- Textauszug:
Doom VfR06.12.2017, Mathias Oertel
Doom VfR

Im Test: Dämonenhatz in VR

Zum Jahresende gibt Bethesda in Sachen VR Vollgas. Mit Fallout 4 und Skyrim werden die Action-Rollenspieler in die Gefilde der virtuellen Realität entführt, während Doom VfR (ja: das "F" steht wie schon bei BFG für "Fucking") die Shooter-Fans abzuholen versucht. Kann sich der Action-Urahn mit seiner VR-Variante gegen die zahlreich vorhandene Ballerbuden-Konkurrenz durchsetzen? Der Test gibt die Antwort.

Parallel-Welt

Im Gegensatz zum kürzlich für PlayStation VR erschienenen Skyrim VR handelt es sich bei Doom VfR nicht um eine 1:1-Umsetzung des Action-Spektakels aus dem letzten Jahr, das kürzlich auch mit leichten grafischen Einschränkungen auch auf Switch veröffentlicht wurde. Stattdessen ist es ein eigens für VR entwickelter Ableger, dessen Geschichte parallel zu einigen Ereignissen des „großen“ Doom läuft. Man schlüpft hier in die Rolle eines UAC-Mitarbeiters, der unvermittelt von einem Dämon angegriffen wird, nachdem ein Höllenportal geöffnet wurde. Er überlebt um Haaresbreite, findet sich nach seinem Aufwachen aber in einen Holoanzug eingespeist wieder, mit dem er die Station durchstreift, um Mittel und Wege zu finden, das Tor wieder zu schließen. Und natürlich, um der Höllenbrut mit allerlei Waffen in den Hintern zu treten.

Die Kulisse ist des großen Namens würdig: Zwar werden fast nur Assets aus dem letztjährigen Shooter recycelt, dennoch gehört Doom VfR zu den ansehnlichsten VR-Titeln dieses Jahres.

- Daten:
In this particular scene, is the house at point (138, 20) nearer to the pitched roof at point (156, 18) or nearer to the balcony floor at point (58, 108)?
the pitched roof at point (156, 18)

- Aufgabe: Schreibe den Testbericht zu Doom VfR im Anschluss an seinen letzten Satz weiter.

- Ergebnis:
Die Geschichte, die immer wieder mit unnötigen Monologen des unscheinbaren Arbeiters gefüllt wird, ist banal, bieder und langweilig. Zwar werden immer wieder Berührungspunkte mit Ereignissen aus Doom hergestellt. Doch diese sind in dieser Ballerbude eigentlich nicht nötig und verpuffen – insbesondere für Spieler, die Doom nicht gespielt haben. Seien wir mal ehrlich: Man spielt Doom VfR nicht, um eine clever konstruierte Geschichte à la The Invisible Hours präsentiert zu bekommen, sondern um den Viechern in der hoffentlich beeindruckenden virtuellen Realität die Projektile entgegen zu jagen und sie in die Hölle zurückzuschicken. Und in diesen Momenten hat man endlich keine unnötigen Monologe mehr im Ohr, sondern nur noch das Schreien und Stöhnen von Dämonen, sowie das brutale Hämmern von Schussgeräuschen, Explosionen und zerplatzenden Höllenausgeburten.

Dreierlei Qual

Die Geschichte, die man entschlüsselt, läuft parallel zu den Ereignissen des letztjährigen Shooters.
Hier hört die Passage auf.